By Charlie Monaghan
When I fantasise about leaving London for a simpler life outside the city, I picture myself in a home with a good view of the sea. The promise of the open water’s emptiness, its silence and, yes, its scarcity of human life, is most alluring when the city is tough going.
Iris Murdoch’s 1978 Booker Prize-winning novel The Sea, The Sea sets the blueprint for my fantasy. Its central character, thespian Charles Arrowby, is compelled to escape the pomp of London life: “I hate the falsity of ‘grand’ dinner parties where, amid much kissing, there is the appearance of intimacy where there is really none,” he tells us. Making his escape, he impulsively buys Shruff End, a house on an unnamed stretch of British coastline.

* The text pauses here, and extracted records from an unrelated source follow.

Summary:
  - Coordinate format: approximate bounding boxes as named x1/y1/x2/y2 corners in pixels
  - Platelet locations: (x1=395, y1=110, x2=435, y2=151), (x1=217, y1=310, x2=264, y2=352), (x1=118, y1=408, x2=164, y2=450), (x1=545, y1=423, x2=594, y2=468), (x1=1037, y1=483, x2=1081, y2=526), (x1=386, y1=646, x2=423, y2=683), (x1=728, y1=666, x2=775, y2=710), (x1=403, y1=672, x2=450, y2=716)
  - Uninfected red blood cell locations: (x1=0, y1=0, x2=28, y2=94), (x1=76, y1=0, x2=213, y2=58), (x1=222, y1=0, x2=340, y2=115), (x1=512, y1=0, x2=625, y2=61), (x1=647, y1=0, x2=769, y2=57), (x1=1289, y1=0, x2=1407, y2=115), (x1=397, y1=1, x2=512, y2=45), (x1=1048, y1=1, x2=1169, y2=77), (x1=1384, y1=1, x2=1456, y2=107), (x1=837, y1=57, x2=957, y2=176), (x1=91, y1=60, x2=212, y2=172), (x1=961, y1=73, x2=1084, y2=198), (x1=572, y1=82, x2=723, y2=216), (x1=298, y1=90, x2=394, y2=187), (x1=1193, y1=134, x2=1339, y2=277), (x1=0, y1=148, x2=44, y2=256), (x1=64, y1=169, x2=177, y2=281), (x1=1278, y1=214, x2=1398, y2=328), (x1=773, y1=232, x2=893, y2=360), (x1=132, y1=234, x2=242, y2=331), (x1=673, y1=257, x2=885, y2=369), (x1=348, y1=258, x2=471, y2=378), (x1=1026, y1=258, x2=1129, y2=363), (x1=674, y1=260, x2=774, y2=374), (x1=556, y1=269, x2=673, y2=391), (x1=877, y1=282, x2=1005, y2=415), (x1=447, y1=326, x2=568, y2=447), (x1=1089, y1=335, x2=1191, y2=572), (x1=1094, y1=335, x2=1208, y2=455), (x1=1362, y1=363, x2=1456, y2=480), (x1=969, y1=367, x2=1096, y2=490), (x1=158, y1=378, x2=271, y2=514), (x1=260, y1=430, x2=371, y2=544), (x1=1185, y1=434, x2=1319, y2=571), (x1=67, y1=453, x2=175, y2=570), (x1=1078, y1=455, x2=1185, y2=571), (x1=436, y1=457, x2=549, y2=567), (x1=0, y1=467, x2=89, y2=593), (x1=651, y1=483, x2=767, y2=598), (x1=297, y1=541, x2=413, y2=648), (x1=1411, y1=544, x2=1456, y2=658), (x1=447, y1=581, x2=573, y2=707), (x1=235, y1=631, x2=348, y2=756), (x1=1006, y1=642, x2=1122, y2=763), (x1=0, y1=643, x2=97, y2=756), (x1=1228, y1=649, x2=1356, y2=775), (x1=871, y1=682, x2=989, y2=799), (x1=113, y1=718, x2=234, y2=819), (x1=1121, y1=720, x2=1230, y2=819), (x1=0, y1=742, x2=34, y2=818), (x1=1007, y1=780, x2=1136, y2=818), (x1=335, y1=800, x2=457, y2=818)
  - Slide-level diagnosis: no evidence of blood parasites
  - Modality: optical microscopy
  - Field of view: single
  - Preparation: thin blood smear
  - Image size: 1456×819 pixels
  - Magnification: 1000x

It is a peculiar building. The pebble-dashed, double-fronted villa stands “exposed and isolated” by itself on a small promontory. The house “would scarcely attract notice in a Birmingham suburb, but all alone upon that wild coast it certainly looks odd”, he observes. “What madman built it?” Arrowby wonders. Being a peculiar man, he falls in love regardless.
It’s not so much the physical house but more the solace of the setting that is the basis of my fantasy. In his journals that make up the novel, Arrowby records a seductively ascetic and hermetic existence: he swims naked every day, watches clouds, collects stones. He looks forward to observing storms, which he can do from the house’s front rooms on the first floor, where the views are of “total sea”. It’s the antithesis of urban life, a place where water, geology and the weather are enough to keep one stimulated.

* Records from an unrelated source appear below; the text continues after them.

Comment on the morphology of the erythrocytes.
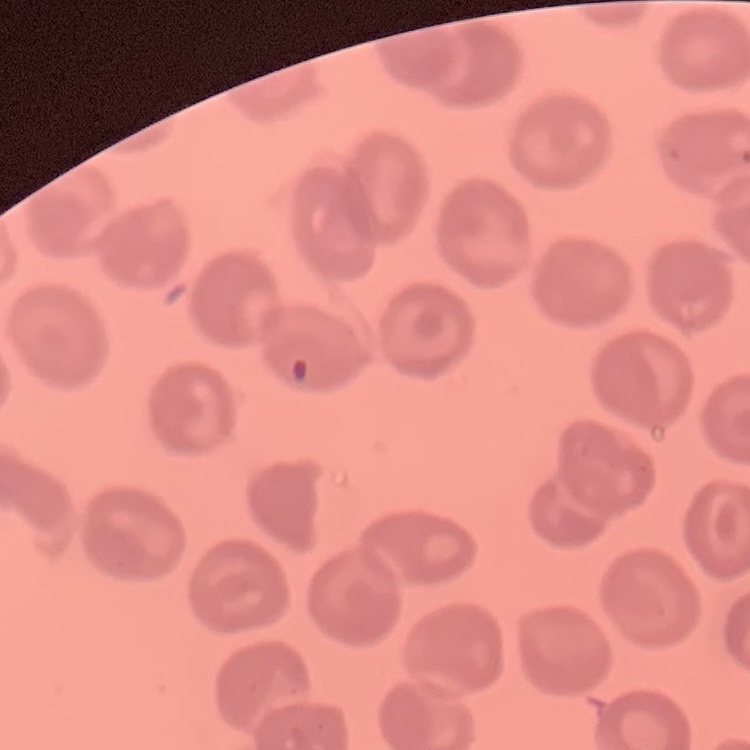
No rouleaux formation.

Summary:
  - Stain: Field's or Giemsa
  - Image type: square crop of a larger photomicrograph
  - Preparation: thin peripheral smear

Well, almost. In my fantasy, there would always be good food to look forward to. On this crucial point, Arrowby is at his most inspiring, describing his diet as if writing the menu of a modern British restaurant such as St John: “anchovy paste on hot buttered toast”, “lentil soup, followed by chipolata sausages served with boiled onions and apples stewed in tea, then dried apricots and shortcake biscuits: a light Beaujolais”. If ultimately flawed, Arrowby is right about one thing: “One of the secrets of a happy life is continuous small treats,” and; “In food and drink, as in many […] other matters, simple joys are best.”
But if I find solace in imagining a stripped-back existence, one with good food and wine in a house overlooking the sea, I take equal relief in how it could go awry — as it does for Arrowby. He brings much of the ensuing disaster upon himself (among other displays of his heinous character, he kidnaps an ex-lover and drives her to the brink of insanity), but I like to think all fantasy homes are better left as something to desire rather than attain. “What a paradise, I shall never tire of this sea,” he writes in his diary when he arrives, but is later haunted by the water, which comes to represent “some fear of loneliness and death”. Eventually, he packs up and returns to London.
So, if The Sea, The Sea outlines a vision for escape in moments of urban drudgery, it also ultimately reminds me that my fantasy home is exactly that. After all, there are always friends in Dorset with a spare bedroom.